15. Il ne peut être mis à la charge de la commune de Saint-Sébastien-de-Morsent, qui n'est pas la partie perdante dans la présente instance, la somme demandée par Mme B sur le fondement des dispositions de l'article L. 761-1 du code de justice administrative. Dans les circonstances de l'espèce, il n'y a pas lieu de faire droit aux conclusions de la commune de Saint-Sébastien-de-Morsent présentées sur le même fondement.

D E C I D E :

Article 1er : La requête de Mme B est rejetée.

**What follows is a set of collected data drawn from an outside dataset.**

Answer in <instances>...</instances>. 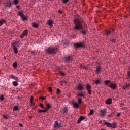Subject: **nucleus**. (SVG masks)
Instances as JSON below:
<instances>
[{
	"mask_svg": "<svg viewBox=\"0 0 130 130\" xmlns=\"http://www.w3.org/2000/svg\"><path fill=\"white\" fill-rule=\"evenodd\" d=\"M73 30L75 32L80 30V34H83V35H86L87 34V31L83 29V22L79 18H76L74 20Z\"/></svg>",
	"mask_w": 130,
	"mask_h": 130,
	"instance_id": "nucleus-1",
	"label": "nucleus"
},
{
	"mask_svg": "<svg viewBox=\"0 0 130 130\" xmlns=\"http://www.w3.org/2000/svg\"><path fill=\"white\" fill-rule=\"evenodd\" d=\"M46 52L48 55H54V54L57 53V48L49 47L46 49Z\"/></svg>",
	"mask_w": 130,
	"mask_h": 130,
	"instance_id": "nucleus-2",
	"label": "nucleus"
},
{
	"mask_svg": "<svg viewBox=\"0 0 130 130\" xmlns=\"http://www.w3.org/2000/svg\"><path fill=\"white\" fill-rule=\"evenodd\" d=\"M73 46L76 50H77V49H79V48H85V41H79L74 43Z\"/></svg>",
	"mask_w": 130,
	"mask_h": 130,
	"instance_id": "nucleus-3",
	"label": "nucleus"
},
{
	"mask_svg": "<svg viewBox=\"0 0 130 130\" xmlns=\"http://www.w3.org/2000/svg\"><path fill=\"white\" fill-rule=\"evenodd\" d=\"M104 125L107 126V127H108L109 128H112L113 129H115L116 128H117V122H114L112 123L105 122Z\"/></svg>",
	"mask_w": 130,
	"mask_h": 130,
	"instance_id": "nucleus-4",
	"label": "nucleus"
},
{
	"mask_svg": "<svg viewBox=\"0 0 130 130\" xmlns=\"http://www.w3.org/2000/svg\"><path fill=\"white\" fill-rule=\"evenodd\" d=\"M63 59L64 60V62L71 63V62H72L74 58L71 55H69L65 56Z\"/></svg>",
	"mask_w": 130,
	"mask_h": 130,
	"instance_id": "nucleus-5",
	"label": "nucleus"
},
{
	"mask_svg": "<svg viewBox=\"0 0 130 130\" xmlns=\"http://www.w3.org/2000/svg\"><path fill=\"white\" fill-rule=\"evenodd\" d=\"M3 6L6 9H10L13 6V4L10 0H6V2L4 3Z\"/></svg>",
	"mask_w": 130,
	"mask_h": 130,
	"instance_id": "nucleus-6",
	"label": "nucleus"
},
{
	"mask_svg": "<svg viewBox=\"0 0 130 130\" xmlns=\"http://www.w3.org/2000/svg\"><path fill=\"white\" fill-rule=\"evenodd\" d=\"M106 113H107V109H103L100 110V115L102 117H104V116H106Z\"/></svg>",
	"mask_w": 130,
	"mask_h": 130,
	"instance_id": "nucleus-7",
	"label": "nucleus"
},
{
	"mask_svg": "<svg viewBox=\"0 0 130 130\" xmlns=\"http://www.w3.org/2000/svg\"><path fill=\"white\" fill-rule=\"evenodd\" d=\"M86 89L89 95H91L92 94V87L91 85L90 84H87L86 85Z\"/></svg>",
	"mask_w": 130,
	"mask_h": 130,
	"instance_id": "nucleus-8",
	"label": "nucleus"
},
{
	"mask_svg": "<svg viewBox=\"0 0 130 130\" xmlns=\"http://www.w3.org/2000/svg\"><path fill=\"white\" fill-rule=\"evenodd\" d=\"M20 41H14L12 42V46H15V47H20L21 46V45H20Z\"/></svg>",
	"mask_w": 130,
	"mask_h": 130,
	"instance_id": "nucleus-9",
	"label": "nucleus"
},
{
	"mask_svg": "<svg viewBox=\"0 0 130 130\" xmlns=\"http://www.w3.org/2000/svg\"><path fill=\"white\" fill-rule=\"evenodd\" d=\"M84 87L83 84L79 83L77 87H76V89L77 91H83L84 90Z\"/></svg>",
	"mask_w": 130,
	"mask_h": 130,
	"instance_id": "nucleus-10",
	"label": "nucleus"
},
{
	"mask_svg": "<svg viewBox=\"0 0 130 130\" xmlns=\"http://www.w3.org/2000/svg\"><path fill=\"white\" fill-rule=\"evenodd\" d=\"M68 112L69 109L67 107H64V108L60 111V112L62 114H68Z\"/></svg>",
	"mask_w": 130,
	"mask_h": 130,
	"instance_id": "nucleus-11",
	"label": "nucleus"
},
{
	"mask_svg": "<svg viewBox=\"0 0 130 130\" xmlns=\"http://www.w3.org/2000/svg\"><path fill=\"white\" fill-rule=\"evenodd\" d=\"M109 87L113 90H116L117 89V85L115 83H112L110 84Z\"/></svg>",
	"mask_w": 130,
	"mask_h": 130,
	"instance_id": "nucleus-12",
	"label": "nucleus"
},
{
	"mask_svg": "<svg viewBox=\"0 0 130 130\" xmlns=\"http://www.w3.org/2000/svg\"><path fill=\"white\" fill-rule=\"evenodd\" d=\"M47 24L50 26V28H52L53 27V20L51 19L47 20Z\"/></svg>",
	"mask_w": 130,
	"mask_h": 130,
	"instance_id": "nucleus-13",
	"label": "nucleus"
},
{
	"mask_svg": "<svg viewBox=\"0 0 130 130\" xmlns=\"http://www.w3.org/2000/svg\"><path fill=\"white\" fill-rule=\"evenodd\" d=\"M102 70V67H101V66H100V65H98L96 67V70L95 71L96 74H99V73H100V72H101Z\"/></svg>",
	"mask_w": 130,
	"mask_h": 130,
	"instance_id": "nucleus-14",
	"label": "nucleus"
},
{
	"mask_svg": "<svg viewBox=\"0 0 130 130\" xmlns=\"http://www.w3.org/2000/svg\"><path fill=\"white\" fill-rule=\"evenodd\" d=\"M27 35H28V30H25L22 33V34L20 36V38H24V37H25V36H26Z\"/></svg>",
	"mask_w": 130,
	"mask_h": 130,
	"instance_id": "nucleus-15",
	"label": "nucleus"
},
{
	"mask_svg": "<svg viewBox=\"0 0 130 130\" xmlns=\"http://www.w3.org/2000/svg\"><path fill=\"white\" fill-rule=\"evenodd\" d=\"M61 126L60 124H59L58 121H55L54 125V127L55 128H59L60 127H61Z\"/></svg>",
	"mask_w": 130,
	"mask_h": 130,
	"instance_id": "nucleus-16",
	"label": "nucleus"
},
{
	"mask_svg": "<svg viewBox=\"0 0 130 130\" xmlns=\"http://www.w3.org/2000/svg\"><path fill=\"white\" fill-rule=\"evenodd\" d=\"M106 104H108V105H110V104H112V99L111 98H108L106 101Z\"/></svg>",
	"mask_w": 130,
	"mask_h": 130,
	"instance_id": "nucleus-17",
	"label": "nucleus"
},
{
	"mask_svg": "<svg viewBox=\"0 0 130 130\" xmlns=\"http://www.w3.org/2000/svg\"><path fill=\"white\" fill-rule=\"evenodd\" d=\"M86 118L84 117V116H81L77 120V123H81L82 120H84Z\"/></svg>",
	"mask_w": 130,
	"mask_h": 130,
	"instance_id": "nucleus-18",
	"label": "nucleus"
},
{
	"mask_svg": "<svg viewBox=\"0 0 130 130\" xmlns=\"http://www.w3.org/2000/svg\"><path fill=\"white\" fill-rule=\"evenodd\" d=\"M111 34L112 35H113V30L111 31V30H106L105 35L106 36H109Z\"/></svg>",
	"mask_w": 130,
	"mask_h": 130,
	"instance_id": "nucleus-19",
	"label": "nucleus"
},
{
	"mask_svg": "<svg viewBox=\"0 0 130 130\" xmlns=\"http://www.w3.org/2000/svg\"><path fill=\"white\" fill-rule=\"evenodd\" d=\"M12 47H13V49L14 53L15 54H18V48H17V47L13 46H12Z\"/></svg>",
	"mask_w": 130,
	"mask_h": 130,
	"instance_id": "nucleus-20",
	"label": "nucleus"
},
{
	"mask_svg": "<svg viewBox=\"0 0 130 130\" xmlns=\"http://www.w3.org/2000/svg\"><path fill=\"white\" fill-rule=\"evenodd\" d=\"M11 79H13L14 80H15L16 81H19V78H18L17 77L15 76L14 75H12L11 76Z\"/></svg>",
	"mask_w": 130,
	"mask_h": 130,
	"instance_id": "nucleus-21",
	"label": "nucleus"
},
{
	"mask_svg": "<svg viewBox=\"0 0 130 130\" xmlns=\"http://www.w3.org/2000/svg\"><path fill=\"white\" fill-rule=\"evenodd\" d=\"M130 87V83H129L128 84H126L124 85V87H122L123 90H124V91L126 90L127 88H129Z\"/></svg>",
	"mask_w": 130,
	"mask_h": 130,
	"instance_id": "nucleus-22",
	"label": "nucleus"
},
{
	"mask_svg": "<svg viewBox=\"0 0 130 130\" xmlns=\"http://www.w3.org/2000/svg\"><path fill=\"white\" fill-rule=\"evenodd\" d=\"M5 23H6V20L1 19L0 20V27H2L3 24H5Z\"/></svg>",
	"mask_w": 130,
	"mask_h": 130,
	"instance_id": "nucleus-23",
	"label": "nucleus"
},
{
	"mask_svg": "<svg viewBox=\"0 0 130 130\" xmlns=\"http://www.w3.org/2000/svg\"><path fill=\"white\" fill-rule=\"evenodd\" d=\"M77 96H79V97H83V98H85V95H84V93L83 91H81L80 93H79L77 94Z\"/></svg>",
	"mask_w": 130,
	"mask_h": 130,
	"instance_id": "nucleus-24",
	"label": "nucleus"
},
{
	"mask_svg": "<svg viewBox=\"0 0 130 130\" xmlns=\"http://www.w3.org/2000/svg\"><path fill=\"white\" fill-rule=\"evenodd\" d=\"M94 84L96 85H99V84H101V81L100 79H96L94 82Z\"/></svg>",
	"mask_w": 130,
	"mask_h": 130,
	"instance_id": "nucleus-25",
	"label": "nucleus"
},
{
	"mask_svg": "<svg viewBox=\"0 0 130 130\" xmlns=\"http://www.w3.org/2000/svg\"><path fill=\"white\" fill-rule=\"evenodd\" d=\"M18 16H19V17H21V18H22L23 17H24V13L22 11H19L18 13Z\"/></svg>",
	"mask_w": 130,
	"mask_h": 130,
	"instance_id": "nucleus-26",
	"label": "nucleus"
},
{
	"mask_svg": "<svg viewBox=\"0 0 130 130\" xmlns=\"http://www.w3.org/2000/svg\"><path fill=\"white\" fill-rule=\"evenodd\" d=\"M110 82H111V81L110 80H105L104 81V84L105 85H106V86H108L109 83H110Z\"/></svg>",
	"mask_w": 130,
	"mask_h": 130,
	"instance_id": "nucleus-27",
	"label": "nucleus"
},
{
	"mask_svg": "<svg viewBox=\"0 0 130 130\" xmlns=\"http://www.w3.org/2000/svg\"><path fill=\"white\" fill-rule=\"evenodd\" d=\"M47 108L45 109L44 110L40 109L38 111L39 113H41V112H47Z\"/></svg>",
	"mask_w": 130,
	"mask_h": 130,
	"instance_id": "nucleus-28",
	"label": "nucleus"
},
{
	"mask_svg": "<svg viewBox=\"0 0 130 130\" xmlns=\"http://www.w3.org/2000/svg\"><path fill=\"white\" fill-rule=\"evenodd\" d=\"M12 84L14 86V87H17L19 86V83H18V81H13L12 82Z\"/></svg>",
	"mask_w": 130,
	"mask_h": 130,
	"instance_id": "nucleus-29",
	"label": "nucleus"
},
{
	"mask_svg": "<svg viewBox=\"0 0 130 130\" xmlns=\"http://www.w3.org/2000/svg\"><path fill=\"white\" fill-rule=\"evenodd\" d=\"M32 27L33 28H35L36 29H37V28H38L39 25L38 24H37V23H35L32 24Z\"/></svg>",
	"mask_w": 130,
	"mask_h": 130,
	"instance_id": "nucleus-30",
	"label": "nucleus"
},
{
	"mask_svg": "<svg viewBox=\"0 0 130 130\" xmlns=\"http://www.w3.org/2000/svg\"><path fill=\"white\" fill-rule=\"evenodd\" d=\"M59 74H60V75L62 76V77H64V76H66V74L63 73V72L61 71H59Z\"/></svg>",
	"mask_w": 130,
	"mask_h": 130,
	"instance_id": "nucleus-31",
	"label": "nucleus"
},
{
	"mask_svg": "<svg viewBox=\"0 0 130 130\" xmlns=\"http://www.w3.org/2000/svg\"><path fill=\"white\" fill-rule=\"evenodd\" d=\"M51 108V104H47V109L48 110V109H50Z\"/></svg>",
	"mask_w": 130,
	"mask_h": 130,
	"instance_id": "nucleus-32",
	"label": "nucleus"
},
{
	"mask_svg": "<svg viewBox=\"0 0 130 130\" xmlns=\"http://www.w3.org/2000/svg\"><path fill=\"white\" fill-rule=\"evenodd\" d=\"M73 105L74 107H76V108H79V104L77 103H74Z\"/></svg>",
	"mask_w": 130,
	"mask_h": 130,
	"instance_id": "nucleus-33",
	"label": "nucleus"
},
{
	"mask_svg": "<svg viewBox=\"0 0 130 130\" xmlns=\"http://www.w3.org/2000/svg\"><path fill=\"white\" fill-rule=\"evenodd\" d=\"M18 109H19V107H18V106H15L13 108V111H17V110H18Z\"/></svg>",
	"mask_w": 130,
	"mask_h": 130,
	"instance_id": "nucleus-34",
	"label": "nucleus"
},
{
	"mask_svg": "<svg viewBox=\"0 0 130 130\" xmlns=\"http://www.w3.org/2000/svg\"><path fill=\"white\" fill-rule=\"evenodd\" d=\"M17 66H18V64L16 62H14L13 63V68H14V69H16V68H17Z\"/></svg>",
	"mask_w": 130,
	"mask_h": 130,
	"instance_id": "nucleus-35",
	"label": "nucleus"
},
{
	"mask_svg": "<svg viewBox=\"0 0 130 130\" xmlns=\"http://www.w3.org/2000/svg\"><path fill=\"white\" fill-rule=\"evenodd\" d=\"M39 106H40L41 108L44 109V105H43L42 103H40Z\"/></svg>",
	"mask_w": 130,
	"mask_h": 130,
	"instance_id": "nucleus-36",
	"label": "nucleus"
},
{
	"mask_svg": "<svg viewBox=\"0 0 130 130\" xmlns=\"http://www.w3.org/2000/svg\"><path fill=\"white\" fill-rule=\"evenodd\" d=\"M13 3L14 5H18V4H19V0H14Z\"/></svg>",
	"mask_w": 130,
	"mask_h": 130,
	"instance_id": "nucleus-37",
	"label": "nucleus"
},
{
	"mask_svg": "<svg viewBox=\"0 0 130 130\" xmlns=\"http://www.w3.org/2000/svg\"><path fill=\"white\" fill-rule=\"evenodd\" d=\"M21 20H22V21H26L27 20H28V18H27L26 17H22V18H21Z\"/></svg>",
	"mask_w": 130,
	"mask_h": 130,
	"instance_id": "nucleus-38",
	"label": "nucleus"
},
{
	"mask_svg": "<svg viewBox=\"0 0 130 130\" xmlns=\"http://www.w3.org/2000/svg\"><path fill=\"white\" fill-rule=\"evenodd\" d=\"M4 100H5V98H4V95L1 94L0 95V100H1V101H3Z\"/></svg>",
	"mask_w": 130,
	"mask_h": 130,
	"instance_id": "nucleus-39",
	"label": "nucleus"
},
{
	"mask_svg": "<svg viewBox=\"0 0 130 130\" xmlns=\"http://www.w3.org/2000/svg\"><path fill=\"white\" fill-rule=\"evenodd\" d=\"M33 99H34L33 95H31L30 97V100L31 104H33Z\"/></svg>",
	"mask_w": 130,
	"mask_h": 130,
	"instance_id": "nucleus-40",
	"label": "nucleus"
},
{
	"mask_svg": "<svg viewBox=\"0 0 130 130\" xmlns=\"http://www.w3.org/2000/svg\"><path fill=\"white\" fill-rule=\"evenodd\" d=\"M110 41H112V42H113V43H115V42H116V39H113L112 40L110 39Z\"/></svg>",
	"mask_w": 130,
	"mask_h": 130,
	"instance_id": "nucleus-41",
	"label": "nucleus"
},
{
	"mask_svg": "<svg viewBox=\"0 0 130 130\" xmlns=\"http://www.w3.org/2000/svg\"><path fill=\"white\" fill-rule=\"evenodd\" d=\"M82 103V98H79L78 99V104H81Z\"/></svg>",
	"mask_w": 130,
	"mask_h": 130,
	"instance_id": "nucleus-42",
	"label": "nucleus"
},
{
	"mask_svg": "<svg viewBox=\"0 0 130 130\" xmlns=\"http://www.w3.org/2000/svg\"><path fill=\"white\" fill-rule=\"evenodd\" d=\"M94 114V110H91L89 113V115H93Z\"/></svg>",
	"mask_w": 130,
	"mask_h": 130,
	"instance_id": "nucleus-43",
	"label": "nucleus"
},
{
	"mask_svg": "<svg viewBox=\"0 0 130 130\" xmlns=\"http://www.w3.org/2000/svg\"><path fill=\"white\" fill-rule=\"evenodd\" d=\"M128 78H127V80H129L130 79V71H127Z\"/></svg>",
	"mask_w": 130,
	"mask_h": 130,
	"instance_id": "nucleus-44",
	"label": "nucleus"
},
{
	"mask_svg": "<svg viewBox=\"0 0 130 130\" xmlns=\"http://www.w3.org/2000/svg\"><path fill=\"white\" fill-rule=\"evenodd\" d=\"M39 99H41V100H45L46 99V98L43 97V96H40L39 98Z\"/></svg>",
	"mask_w": 130,
	"mask_h": 130,
	"instance_id": "nucleus-45",
	"label": "nucleus"
},
{
	"mask_svg": "<svg viewBox=\"0 0 130 130\" xmlns=\"http://www.w3.org/2000/svg\"><path fill=\"white\" fill-rule=\"evenodd\" d=\"M48 90L50 93H51V92H52V88H51V87H49L48 88Z\"/></svg>",
	"mask_w": 130,
	"mask_h": 130,
	"instance_id": "nucleus-46",
	"label": "nucleus"
},
{
	"mask_svg": "<svg viewBox=\"0 0 130 130\" xmlns=\"http://www.w3.org/2000/svg\"><path fill=\"white\" fill-rule=\"evenodd\" d=\"M59 93H60V89H59V88H57L56 94H59Z\"/></svg>",
	"mask_w": 130,
	"mask_h": 130,
	"instance_id": "nucleus-47",
	"label": "nucleus"
},
{
	"mask_svg": "<svg viewBox=\"0 0 130 130\" xmlns=\"http://www.w3.org/2000/svg\"><path fill=\"white\" fill-rule=\"evenodd\" d=\"M3 118H4L5 119H8V116H7L6 115H3Z\"/></svg>",
	"mask_w": 130,
	"mask_h": 130,
	"instance_id": "nucleus-48",
	"label": "nucleus"
},
{
	"mask_svg": "<svg viewBox=\"0 0 130 130\" xmlns=\"http://www.w3.org/2000/svg\"><path fill=\"white\" fill-rule=\"evenodd\" d=\"M69 0H63V4H67L69 2Z\"/></svg>",
	"mask_w": 130,
	"mask_h": 130,
	"instance_id": "nucleus-49",
	"label": "nucleus"
},
{
	"mask_svg": "<svg viewBox=\"0 0 130 130\" xmlns=\"http://www.w3.org/2000/svg\"><path fill=\"white\" fill-rule=\"evenodd\" d=\"M72 38H73V39L77 38V35H72Z\"/></svg>",
	"mask_w": 130,
	"mask_h": 130,
	"instance_id": "nucleus-50",
	"label": "nucleus"
},
{
	"mask_svg": "<svg viewBox=\"0 0 130 130\" xmlns=\"http://www.w3.org/2000/svg\"><path fill=\"white\" fill-rule=\"evenodd\" d=\"M16 8L17 9H20V5H18L16 4Z\"/></svg>",
	"mask_w": 130,
	"mask_h": 130,
	"instance_id": "nucleus-51",
	"label": "nucleus"
},
{
	"mask_svg": "<svg viewBox=\"0 0 130 130\" xmlns=\"http://www.w3.org/2000/svg\"><path fill=\"white\" fill-rule=\"evenodd\" d=\"M60 83H61V86H62L63 85V80H61Z\"/></svg>",
	"mask_w": 130,
	"mask_h": 130,
	"instance_id": "nucleus-52",
	"label": "nucleus"
},
{
	"mask_svg": "<svg viewBox=\"0 0 130 130\" xmlns=\"http://www.w3.org/2000/svg\"><path fill=\"white\" fill-rule=\"evenodd\" d=\"M19 125L20 126V127H23V126H23V124H22V123H19Z\"/></svg>",
	"mask_w": 130,
	"mask_h": 130,
	"instance_id": "nucleus-53",
	"label": "nucleus"
},
{
	"mask_svg": "<svg viewBox=\"0 0 130 130\" xmlns=\"http://www.w3.org/2000/svg\"><path fill=\"white\" fill-rule=\"evenodd\" d=\"M30 52H31V54H35V52H34V51H30Z\"/></svg>",
	"mask_w": 130,
	"mask_h": 130,
	"instance_id": "nucleus-54",
	"label": "nucleus"
},
{
	"mask_svg": "<svg viewBox=\"0 0 130 130\" xmlns=\"http://www.w3.org/2000/svg\"><path fill=\"white\" fill-rule=\"evenodd\" d=\"M117 116L118 117V116H120V113H118L117 114Z\"/></svg>",
	"mask_w": 130,
	"mask_h": 130,
	"instance_id": "nucleus-55",
	"label": "nucleus"
},
{
	"mask_svg": "<svg viewBox=\"0 0 130 130\" xmlns=\"http://www.w3.org/2000/svg\"><path fill=\"white\" fill-rule=\"evenodd\" d=\"M58 13H59L60 14H62V11H60V10H58Z\"/></svg>",
	"mask_w": 130,
	"mask_h": 130,
	"instance_id": "nucleus-56",
	"label": "nucleus"
},
{
	"mask_svg": "<svg viewBox=\"0 0 130 130\" xmlns=\"http://www.w3.org/2000/svg\"><path fill=\"white\" fill-rule=\"evenodd\" d=\"M99 123H100V124H101L102 123V121L100 120L99 122Z\"/></svg>",
	"mask_w": 130,
	"mask_h": 130,
	"instance_id": "nucleus-57",
	"label": "nucleus"
},
{
	"mask_svg": "<svg viewBox=\"0 0 130 130\" xmlns=\"http://www.w3.org/2000/svg\"><path fill=\"white\" fill-rule=\"evenodd\" d=\"M63 83H64V84H66V85H67V82L66 81L63 80Z\"/></svg>",
	"mask_w": 130,
	"mask_h": 130,
	"instance_id": "nucleus-58",
	"label": "nucleus"
},
{
	"mask_svg": "<svg viewBox=\"0 0 130 130\" xmlns=\"http://www.w3.org/2000/svg\"><path fill=\"white\" fill-rule=\"evenodd\" d=\"M4 59H7V57H6V56L4 57Z\"/></svg>",
	"mask_w": 130,
	"mask_h": 130,
	"instance_id": "nucleus-59",
	"label": "nucleus"
},
{
	"mask_svg": "<svg viewBox=\"0 0 130 130\" xmlns=\"http://www.w3.org/2000/svg\"><path fill=\"white\" fill-rule=\"evenodd\" d=\"M49 1H50L51 2H53V0H49Z\"/></svg>",
	"mask_w": 130,
	"mask_h": 130,
	"instance_id": "nucleus-60",
	"label": "nucleus"
},
{
	"mask_svg": "<svg viewBox=\"0 0 130 130\" xmlns=\"http://www.w3.org/2000/svg\"><path fill=\"white\" fill-rule=\"evenodd\" d=\"M85 69H86V70H88V68H86Z\"/></svg>",
	"mask_w": 130,
	"mask_h": 130,
	"instance_id": "nucleus-61",
	"label": "nucleus"
},
{
	"mask_svg": "<svg viewBox=\"0 0 130 130\" xmlns=\"http://www.w3.org/2000/svg\"><path fill=\"white\" fill-rule=\"evenodd\" d=\"M18 99H20V97H19V96H18Z\"/></svg>",
	"mask_w": 130,
	"mask_h": 130,
	"instance_id": "nucleus-62",
	"label": "nucleus"
},
{
	"mask_svg": "<svg viewBox=\"0 0 130 130\" xmlns=\"http://www.w3.org/2000/svg\"><path fill=\"white\" fill-rule=\"evenodd\" d=\"M0 3H1V0H0Z\"/></svg>",
	"mask_w": 130,
	"mask_h": 130,
	"instance_id": "nucleus-63",
	"label": "nucleus"
}]
</instances>
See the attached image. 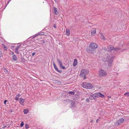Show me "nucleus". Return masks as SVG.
I'll use <instances>...</instances> for the list:
<instances>
[{
	"instance_id": "nucleus-1",
	"label": "nucleus",
	"mask_w": 129,
	"mask_h": 129,
	"mask_svg": "<svg viewBox=\"0 0 129 129\" xmlns=\"http://www.w3.org/2000/svg\"><path fill=\"white\" fill-rule=\"evenodd\" d=\"M98 47V45L96 44L91 43L89 44L88 47H87L86 50L88 53L93 54L96 52L95 49Z\"/></svg>"
},
{
	"instance_id": "nucleus-2",
	"label": "nucleus",
	"mask_w": 129,
	"mask_h": 129,
	"mask_svg": "<svg viewBox=\"0 0 129 129\" xmlns=\"http://www.w3.org/2000/svg\"><path fill=\"white\" fill-rule=\"evenodd\" d=\"M82 87L84 88L87 89H92L94 86L91 83L86 82H83L81 84Z\"/></svg>"
},
{
	"instance_id": "nucleus-3",
	"label": "nucleus",
	"mask_w": 129,
	"mask_h": 129,
	"mask_svg": "<svg viewBox=\"0 0 129 129\" xmlns=\"http://www.w3.org/2000/svg\"><path fill=\"white\" fill-rule=\"evenodd\" d=\"M88 73V71L86 69H84L81 70L79 76L80 77H85L87 75Z\"/></svg>"
},
{
	"instance_id": "nucleus-4",
	"label": "nucleus",
	"mask_w": 129,
	"mask_h": 129,
	"mask_svg": "<svg viewBox=\"0 0 129 129\" xmlns=\"http://www.w3.org/2000/svg\"><path fill=\"white\" fill-rule=\"evenodd\" d=\"M106 72L102 69H100L98 72V75L100 77L106 76L107 75Z\"/></svg>"
},
{
	"instance_id": "nucleus-5",
	"label": "nucleus",
	"mask_w": 129,
	"mask_h": 129,
	"mask_svg": "<svg viewBox=\"0 0 129 129\" xmlns=\"http://www.w3.org/2000/svg\"><path fill=\"white\" fill-rule=\"evenodd\" d=\"M97 93H94L90 95L89 97V99L91 100H94L95 98H98Z\"/></svg>"
},
{
	"instance_id": "nucleus-6",
	"label": "nucleus",
	"mask_w": 129,
	"mask_h": 129,
	"mask_svg": "<svg viewBox=\"0 0 129 129\" xmlns=\"http://www.w3.org/2000/svg\"><path fill=\"white\" fill-rule=\"evenodd\" d=\"M115 57L114 56H112L110 58L108 61V64L109 66L111 67L112 66V64L113 61V59L115 58Z\"/></svg>"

Article 2 : Les conclusions présentées par la commune de Saint-Sébastien-de-Morsent sur le fondement des dispositions de l'article L.761-1 du code de justice administrative sont rejetées.

Article 3 : Le présent jugement sera notifié à Mme C B et à la commune de Saint-Sébastien-de-Morsent.

Délibéré après l'audience du 7 février 2023, à laquelle siégeaient :

- Mme Boyer, présidente,

- M. Guiral, conseiller,

- Mme Favre, conseillère.

Rendu public par mise à disposition au greffe le 2 mars 2023.

La rapporteure,

L. A

La présidente,

C. BOYER Le greffier,

J.-L. MICHEL

La République mande et ordonne au préfet de l'Eure en ce qui le concerne, ou à tous commissaires de justice à ce requis en ce qui concerne les voies de droit commun, contre les parties privées, de pourvoir à l'exécution de la présente décision.